**YOUR TASK**
Can you rewrite the records below with "nearest" replaced by "closest" and everything else left unchanged? Leave the pictures out of your answer.

[Start of DATA SECTION]

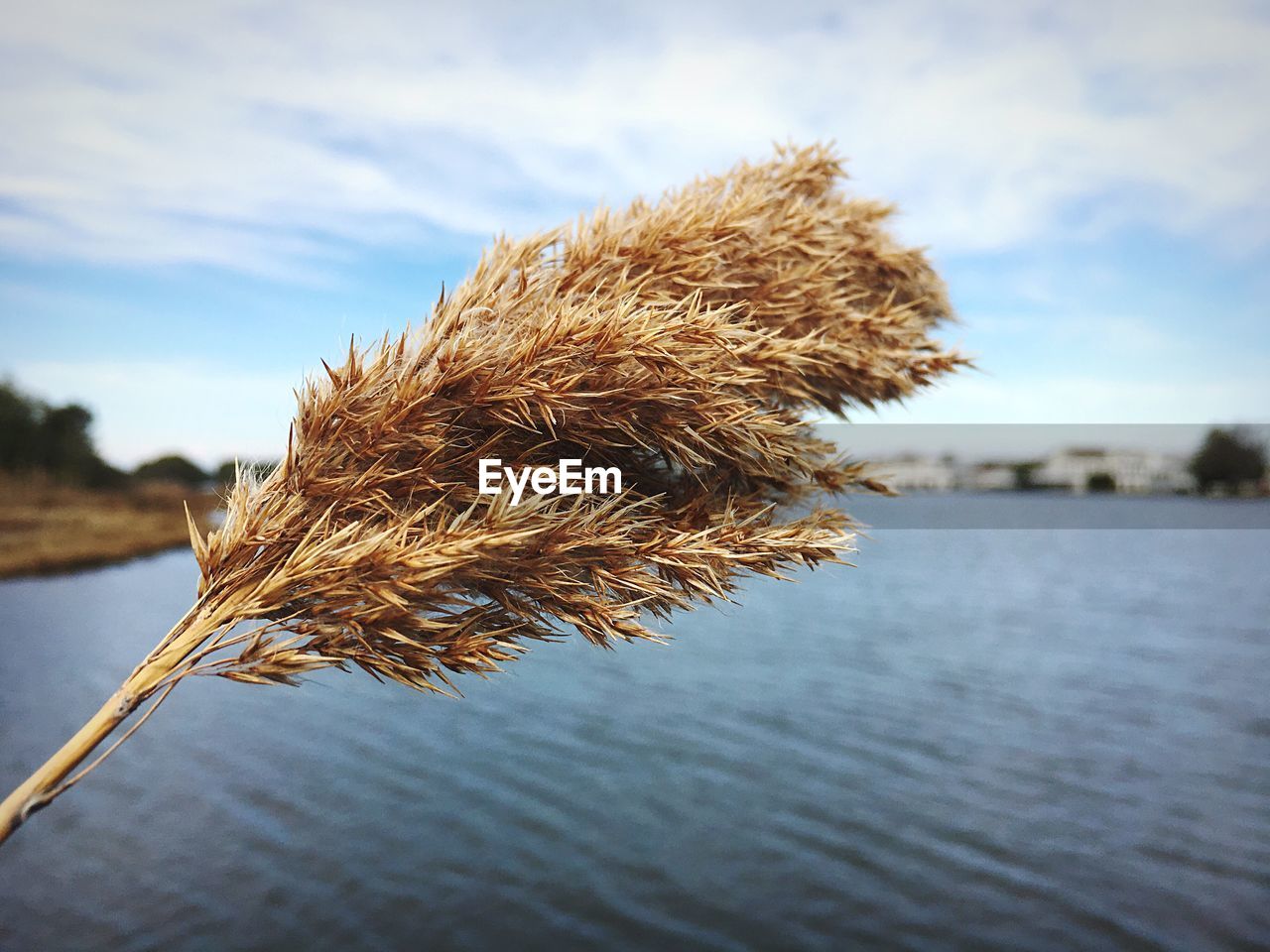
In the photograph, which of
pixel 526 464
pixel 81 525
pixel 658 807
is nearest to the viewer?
pixel 526 464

[End of DATA SECTION]

**WRITTEN ANSWER**
In the photograph, which of
pixel 526 464
pixel 81 525
pixel 658 807
is closest to the viewer?
pixel 526 464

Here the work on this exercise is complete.